• **Activity**: Reproduce the following article on restaurant pricing during the coronavirus word for word, from its title to its final sentence.

• **Selected text**:
☆ ☆ ☆
Restaurant Pricing in the Time of Corona

“Should I take price?” has been the primary question from our restaurant clients of late. Our answer, surprisingly, remains the same now as it was pre-COVID: “That depends.”

We remain in the midst of the greatest challenge the restaurant industry has ever faced. Yet we also have a better understanding of the mountain in front of us. Life is not going back to pre-COVID normal. The dining experience has changed for the short-term, likely for the long-term and, potentially, forever. It’s time, then, to start planning for success in a new environment. And that means looking at menu design and pricing in new ways.

Here, RMS Vice Presidents Dora Furman, Chris Norton and Justin Pridon share how assessing customer sensitivity and pricing has changed in the time of coronavirus.

It’s a crisis. You can still consider raising prices.

You are conscious of the pain many of your guests are experiencing. That’s a good thing. Yet your brand is likely experiencing pain, too. Traffic is down. Costs are up — a result of labor, additional safety and health equipment and processes, new delivery/distribution channels and supply chain issues, to name just a few. 

“Now more than ever,” said RMS VP Chris Norton, “restaurant brands are in a pressure cooker.”

Yet, he warns against trying to mitigate 100% of cost pressures with increased prices.
☆ ☆ ☆
• **Data shown**:
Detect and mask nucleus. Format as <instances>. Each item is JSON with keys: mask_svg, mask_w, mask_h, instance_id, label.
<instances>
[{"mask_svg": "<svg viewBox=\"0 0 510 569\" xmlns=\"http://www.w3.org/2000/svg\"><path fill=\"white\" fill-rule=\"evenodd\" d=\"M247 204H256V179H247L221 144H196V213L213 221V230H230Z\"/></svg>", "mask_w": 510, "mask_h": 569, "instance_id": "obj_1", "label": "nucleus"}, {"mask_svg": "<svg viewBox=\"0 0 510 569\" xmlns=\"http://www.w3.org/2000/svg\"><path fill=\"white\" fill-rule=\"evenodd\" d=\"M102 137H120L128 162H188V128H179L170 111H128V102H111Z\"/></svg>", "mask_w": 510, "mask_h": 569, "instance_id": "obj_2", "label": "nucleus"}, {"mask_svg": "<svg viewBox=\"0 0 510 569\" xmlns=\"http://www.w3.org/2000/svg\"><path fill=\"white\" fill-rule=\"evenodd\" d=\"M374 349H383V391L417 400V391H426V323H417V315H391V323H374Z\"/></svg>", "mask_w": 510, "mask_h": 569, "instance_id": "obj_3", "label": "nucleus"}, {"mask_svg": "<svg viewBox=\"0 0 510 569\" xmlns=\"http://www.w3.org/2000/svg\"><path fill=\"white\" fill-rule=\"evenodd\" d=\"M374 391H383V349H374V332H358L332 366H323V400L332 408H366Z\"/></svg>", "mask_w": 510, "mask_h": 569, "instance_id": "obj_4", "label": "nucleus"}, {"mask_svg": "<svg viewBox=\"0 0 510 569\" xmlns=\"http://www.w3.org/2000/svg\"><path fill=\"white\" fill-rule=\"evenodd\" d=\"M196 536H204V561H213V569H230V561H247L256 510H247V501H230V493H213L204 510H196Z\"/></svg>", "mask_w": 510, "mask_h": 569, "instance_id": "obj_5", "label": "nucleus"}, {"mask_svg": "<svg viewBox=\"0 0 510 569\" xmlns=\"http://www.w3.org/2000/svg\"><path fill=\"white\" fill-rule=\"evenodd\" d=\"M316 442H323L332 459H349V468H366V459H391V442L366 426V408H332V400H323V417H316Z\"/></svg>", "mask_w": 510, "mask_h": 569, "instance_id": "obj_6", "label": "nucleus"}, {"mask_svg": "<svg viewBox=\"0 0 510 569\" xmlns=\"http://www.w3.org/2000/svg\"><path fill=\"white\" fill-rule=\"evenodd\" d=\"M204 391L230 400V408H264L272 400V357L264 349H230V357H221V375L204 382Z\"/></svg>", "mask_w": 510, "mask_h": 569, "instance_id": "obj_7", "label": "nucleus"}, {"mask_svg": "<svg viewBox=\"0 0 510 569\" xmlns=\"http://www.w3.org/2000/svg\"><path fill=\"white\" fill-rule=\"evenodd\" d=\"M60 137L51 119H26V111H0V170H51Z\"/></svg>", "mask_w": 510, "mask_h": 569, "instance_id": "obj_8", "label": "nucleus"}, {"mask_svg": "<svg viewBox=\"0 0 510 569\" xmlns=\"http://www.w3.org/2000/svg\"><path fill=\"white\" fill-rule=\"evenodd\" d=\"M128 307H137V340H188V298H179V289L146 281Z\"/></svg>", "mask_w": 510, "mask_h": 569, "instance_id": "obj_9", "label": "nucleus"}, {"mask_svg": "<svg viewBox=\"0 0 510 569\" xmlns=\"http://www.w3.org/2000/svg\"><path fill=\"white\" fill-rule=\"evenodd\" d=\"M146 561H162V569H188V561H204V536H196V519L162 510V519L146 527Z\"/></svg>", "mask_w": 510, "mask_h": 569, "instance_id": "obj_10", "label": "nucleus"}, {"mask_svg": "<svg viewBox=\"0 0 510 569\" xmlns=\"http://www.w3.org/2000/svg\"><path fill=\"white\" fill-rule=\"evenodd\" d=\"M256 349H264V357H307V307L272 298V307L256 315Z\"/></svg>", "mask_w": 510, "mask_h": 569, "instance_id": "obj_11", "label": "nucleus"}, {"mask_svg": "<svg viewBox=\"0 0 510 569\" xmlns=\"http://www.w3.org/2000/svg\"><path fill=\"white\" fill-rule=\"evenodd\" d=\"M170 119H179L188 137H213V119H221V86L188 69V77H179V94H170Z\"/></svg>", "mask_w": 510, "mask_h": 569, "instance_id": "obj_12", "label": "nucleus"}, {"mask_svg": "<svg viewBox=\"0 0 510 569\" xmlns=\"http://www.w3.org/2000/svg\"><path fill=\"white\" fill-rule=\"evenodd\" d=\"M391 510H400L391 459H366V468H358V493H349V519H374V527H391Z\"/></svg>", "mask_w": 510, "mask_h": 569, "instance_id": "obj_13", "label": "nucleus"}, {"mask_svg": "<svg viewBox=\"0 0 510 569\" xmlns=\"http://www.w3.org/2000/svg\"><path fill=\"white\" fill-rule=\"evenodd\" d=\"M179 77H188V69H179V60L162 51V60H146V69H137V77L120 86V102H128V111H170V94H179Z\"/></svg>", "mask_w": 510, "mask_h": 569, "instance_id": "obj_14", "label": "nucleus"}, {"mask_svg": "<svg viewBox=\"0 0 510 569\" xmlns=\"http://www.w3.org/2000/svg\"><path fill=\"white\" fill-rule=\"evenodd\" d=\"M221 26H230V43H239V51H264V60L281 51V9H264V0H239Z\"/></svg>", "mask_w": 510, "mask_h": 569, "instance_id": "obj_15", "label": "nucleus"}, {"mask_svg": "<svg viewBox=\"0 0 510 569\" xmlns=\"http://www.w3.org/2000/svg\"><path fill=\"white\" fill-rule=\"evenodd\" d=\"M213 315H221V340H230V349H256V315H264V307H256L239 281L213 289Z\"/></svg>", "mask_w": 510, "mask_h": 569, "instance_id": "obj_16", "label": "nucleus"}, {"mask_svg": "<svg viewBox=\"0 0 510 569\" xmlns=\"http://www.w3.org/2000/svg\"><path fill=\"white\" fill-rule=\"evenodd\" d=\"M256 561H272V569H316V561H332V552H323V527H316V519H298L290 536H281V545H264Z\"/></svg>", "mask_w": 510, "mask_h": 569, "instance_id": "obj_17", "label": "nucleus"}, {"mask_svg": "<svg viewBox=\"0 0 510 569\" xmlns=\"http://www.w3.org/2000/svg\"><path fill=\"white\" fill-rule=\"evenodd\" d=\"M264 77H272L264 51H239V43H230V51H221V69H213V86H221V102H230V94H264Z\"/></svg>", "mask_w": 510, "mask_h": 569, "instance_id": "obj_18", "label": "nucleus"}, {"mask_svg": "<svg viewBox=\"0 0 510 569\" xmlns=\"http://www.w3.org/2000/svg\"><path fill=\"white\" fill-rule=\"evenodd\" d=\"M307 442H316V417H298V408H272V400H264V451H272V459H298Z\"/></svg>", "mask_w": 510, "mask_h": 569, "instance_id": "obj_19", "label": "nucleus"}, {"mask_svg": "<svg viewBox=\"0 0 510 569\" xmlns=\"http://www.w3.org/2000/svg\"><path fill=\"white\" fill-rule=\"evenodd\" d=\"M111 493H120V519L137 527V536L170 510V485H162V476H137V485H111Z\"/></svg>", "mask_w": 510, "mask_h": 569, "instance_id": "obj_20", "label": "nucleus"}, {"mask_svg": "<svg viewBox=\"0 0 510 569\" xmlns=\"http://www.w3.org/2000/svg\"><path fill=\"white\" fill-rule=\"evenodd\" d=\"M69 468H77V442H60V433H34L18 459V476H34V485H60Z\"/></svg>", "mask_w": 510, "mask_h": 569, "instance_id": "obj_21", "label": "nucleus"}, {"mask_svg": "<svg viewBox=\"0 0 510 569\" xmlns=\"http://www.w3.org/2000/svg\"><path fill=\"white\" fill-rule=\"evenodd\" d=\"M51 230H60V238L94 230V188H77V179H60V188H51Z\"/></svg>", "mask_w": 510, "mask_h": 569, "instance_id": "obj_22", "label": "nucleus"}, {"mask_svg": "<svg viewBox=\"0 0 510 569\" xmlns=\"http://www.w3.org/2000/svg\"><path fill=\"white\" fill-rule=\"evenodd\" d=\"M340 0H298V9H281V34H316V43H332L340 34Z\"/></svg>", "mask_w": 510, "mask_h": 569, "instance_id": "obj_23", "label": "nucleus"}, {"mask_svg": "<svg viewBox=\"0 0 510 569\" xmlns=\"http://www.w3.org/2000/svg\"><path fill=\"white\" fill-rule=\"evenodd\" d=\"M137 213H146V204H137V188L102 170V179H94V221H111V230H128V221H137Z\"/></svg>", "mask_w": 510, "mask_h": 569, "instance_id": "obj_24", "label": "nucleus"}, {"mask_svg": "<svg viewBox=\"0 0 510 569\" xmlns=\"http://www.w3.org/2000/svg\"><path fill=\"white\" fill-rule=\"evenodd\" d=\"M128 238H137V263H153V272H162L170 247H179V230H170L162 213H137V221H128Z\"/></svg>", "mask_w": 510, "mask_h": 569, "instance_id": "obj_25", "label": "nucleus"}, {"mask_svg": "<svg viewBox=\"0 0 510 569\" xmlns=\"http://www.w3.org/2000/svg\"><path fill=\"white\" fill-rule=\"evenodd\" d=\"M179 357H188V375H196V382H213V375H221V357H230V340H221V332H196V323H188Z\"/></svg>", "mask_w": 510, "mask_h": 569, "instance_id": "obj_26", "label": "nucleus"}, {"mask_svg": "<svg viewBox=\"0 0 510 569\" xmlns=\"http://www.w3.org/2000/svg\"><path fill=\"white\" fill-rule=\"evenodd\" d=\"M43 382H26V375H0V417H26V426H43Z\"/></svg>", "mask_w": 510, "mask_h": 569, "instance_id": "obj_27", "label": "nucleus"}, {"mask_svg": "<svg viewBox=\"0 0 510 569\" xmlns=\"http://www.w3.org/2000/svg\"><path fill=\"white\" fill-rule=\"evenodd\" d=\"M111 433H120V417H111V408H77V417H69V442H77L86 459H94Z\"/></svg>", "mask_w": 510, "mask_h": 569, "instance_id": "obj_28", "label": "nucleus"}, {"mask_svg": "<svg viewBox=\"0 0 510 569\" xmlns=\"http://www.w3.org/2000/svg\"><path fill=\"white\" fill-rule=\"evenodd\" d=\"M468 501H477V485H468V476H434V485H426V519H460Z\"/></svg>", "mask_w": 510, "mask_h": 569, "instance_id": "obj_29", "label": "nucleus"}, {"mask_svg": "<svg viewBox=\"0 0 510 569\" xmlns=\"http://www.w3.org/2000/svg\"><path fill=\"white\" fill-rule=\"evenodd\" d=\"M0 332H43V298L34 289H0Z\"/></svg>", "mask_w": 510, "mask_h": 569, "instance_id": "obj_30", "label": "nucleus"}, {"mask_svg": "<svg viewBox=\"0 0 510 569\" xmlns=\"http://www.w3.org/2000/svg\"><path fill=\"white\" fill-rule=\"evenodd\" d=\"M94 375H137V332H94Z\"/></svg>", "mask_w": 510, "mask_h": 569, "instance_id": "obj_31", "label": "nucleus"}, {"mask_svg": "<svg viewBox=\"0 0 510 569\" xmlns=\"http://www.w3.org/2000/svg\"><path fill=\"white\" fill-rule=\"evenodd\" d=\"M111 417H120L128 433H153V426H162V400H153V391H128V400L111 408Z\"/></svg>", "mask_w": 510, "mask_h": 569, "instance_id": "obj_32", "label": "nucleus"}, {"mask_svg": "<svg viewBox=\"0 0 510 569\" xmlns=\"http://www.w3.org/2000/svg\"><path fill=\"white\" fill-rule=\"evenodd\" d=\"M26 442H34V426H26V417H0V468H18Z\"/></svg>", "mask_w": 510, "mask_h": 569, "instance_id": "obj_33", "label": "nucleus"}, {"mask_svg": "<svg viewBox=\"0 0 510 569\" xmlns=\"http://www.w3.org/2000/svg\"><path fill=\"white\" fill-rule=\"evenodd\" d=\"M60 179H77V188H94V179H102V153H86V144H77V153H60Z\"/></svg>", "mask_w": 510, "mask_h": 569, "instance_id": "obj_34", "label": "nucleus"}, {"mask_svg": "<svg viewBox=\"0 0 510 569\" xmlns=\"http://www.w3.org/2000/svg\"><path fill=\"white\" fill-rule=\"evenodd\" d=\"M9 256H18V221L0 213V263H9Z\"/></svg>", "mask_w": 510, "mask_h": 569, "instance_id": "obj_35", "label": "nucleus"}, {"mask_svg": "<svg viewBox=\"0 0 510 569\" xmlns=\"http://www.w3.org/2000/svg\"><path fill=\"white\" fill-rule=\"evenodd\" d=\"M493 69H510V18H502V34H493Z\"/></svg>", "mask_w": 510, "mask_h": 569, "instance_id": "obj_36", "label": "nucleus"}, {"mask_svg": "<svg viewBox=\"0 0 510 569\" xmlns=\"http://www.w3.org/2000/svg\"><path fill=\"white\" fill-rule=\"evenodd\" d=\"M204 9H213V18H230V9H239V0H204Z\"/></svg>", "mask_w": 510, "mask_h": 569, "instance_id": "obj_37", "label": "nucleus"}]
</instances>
☆ ☆ ☆
• **Task solution**:
Restaurant Pricing in the Time of Corona

“Should I take price?” has been the primary question from our restaurant clients of late. Our answer, surprisingly, remains the same now as it was pre-COVID: “That depends.”

We remain in the midst of the greatest challenge the restaurant industry has ever faced. Yet we also have a better understanding of the mountain in front of us. Life is not going back to pre-COVID normal. The dining experience has changed for the short-term, likely for the long-term and, potentially, forever. It’s time, then, to start planning for success in a new environment. And that means looking at menu design and pricing in new ways.

Here, RMS Vice Presidents Dora Furman, Chris Norton and Justin Pridon share how assessing customer sensitivity and pricing has changed in the time of coronavirus.

It’s a crisis. You can still consider raising prices.

You are conscious of the pain many of your guests are experiencing. That’s a good thing. Yet your brand is likely experiencing pain, too. Traffic is down. Costs are up — a result of labor, additional safety and health equipment and processes, new delivery/distribution channels and supply chain issues, to name just a few. 

“Now more than ever,” said RMS VP Chris Norton, “restaurant brands are in a pressure cooker.”

Yet, he warns against trying to mitigate 100% of cost pressures with increased prices.